Quelques photos de couple exposées comme des preuves, des photos de groupe, des amis qu’on punaise. On vérifie d’ailleurs l’air de rien chez les autres, qu’on fait partie des leurs, qu’a côté de leurs têtes y’a la nôtre. Sur la cheminée du salon des grands-parents, le casting tout entier de tous les p’tits enfants
... Les grands derrière, les p’tits devant.
Les albums familiaux sont les manuels d’histoire, qu’on regarde jamais, qu’on réserve au placard. Quand il était jeune, quand t’étais petit, quand elle était enceinte, quand ils étaient en vie. Portraits de fin d’année des gosses trop bien peignés, on dirait vraiment qu’ils ont mangé du ciment
... Les grands derrière, les p’tits devant.
La photo censurée, elle s’y trouvait pas belle, aussitôt développée, direct à la poubelle. Mignonne en paréo au retour de la plage, elle enlèvera pas le haut, c’est dommage. Le portrait qui fait rire du permis de conduire, celui qui fait peur, qu’est-ce que c’est qu’cette coiffure ? Qu’elles soient en couleur ou bien en noir et blanc, on fait tous, quelle horreur ! les mêmes photos tout l’temps
... Les grands derrière, les p’tits devant.

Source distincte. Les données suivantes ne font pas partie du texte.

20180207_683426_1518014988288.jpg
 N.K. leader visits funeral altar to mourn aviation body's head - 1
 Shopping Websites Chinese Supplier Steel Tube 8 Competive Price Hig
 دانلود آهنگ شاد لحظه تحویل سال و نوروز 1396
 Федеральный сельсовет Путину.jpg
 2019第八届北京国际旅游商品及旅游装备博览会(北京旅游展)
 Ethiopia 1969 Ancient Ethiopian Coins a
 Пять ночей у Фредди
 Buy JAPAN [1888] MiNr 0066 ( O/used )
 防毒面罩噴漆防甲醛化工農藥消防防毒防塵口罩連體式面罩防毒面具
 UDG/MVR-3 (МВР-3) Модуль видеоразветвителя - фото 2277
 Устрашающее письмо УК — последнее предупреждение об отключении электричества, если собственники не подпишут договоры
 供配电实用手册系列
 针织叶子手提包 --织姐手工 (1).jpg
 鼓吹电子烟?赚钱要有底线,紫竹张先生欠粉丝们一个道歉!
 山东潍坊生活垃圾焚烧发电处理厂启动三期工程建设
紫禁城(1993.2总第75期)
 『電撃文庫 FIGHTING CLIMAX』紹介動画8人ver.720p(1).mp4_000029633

Qu’est-ce qui nous pousse au fond à refaire à la chaîne, tous les mêmes photos qu’on a vu par centaines, des photos de monuments qui sont jamais très belles, mais c’est nous qui l’a fait c’est pas la carte postale. Les photos de voyage à l’autre bout de la terre, les mêmes paysages, des mêmes belvédères . Nous sur un chameau, nous au ski en hiver, re-nous sur un bateau, et les épices du souk du Caire. Re-re-nous à Pâques, y’a deux ans déjà, re-re-re-nous à la Toussaint à côté d’Etretat . C’est vrai qu’on voit pas bien, que la photo est mauvaise, mais par la salle de bain je te jure on devinait les falaises ! Et ces photos souvenirs qu’on stocke acharnés pour pas qu’on puisse nous dire qu’on a pas profité. Rangées dans un tiroir celles qu’on veut plus voir et classées dans des livres des photos d’archives. J’ai encore jamais vu et ça chez personne, sa copine toute nue au dessus du téléphone, la photo d’son patron dans aucun salon, mais des vues de bords de mer, ah ça putain on sait l’faire ! Qu’on les range en vrac, qu’on les colle au mur, au fond d’un portefeuille ou dans un disque dur. Au fin fond de la Creuse, à Paris 16ème, on prend les mêmes poses, nos photos sont les mêmes. Qu’on soit le frère, la sœur, les parents, la tante, toujours les mêmes photos, mates ou brillantes. Des images inutiles sur toutes les vieilles pierres, le Mont-Saint-Michel, et les épices du souk du Caire…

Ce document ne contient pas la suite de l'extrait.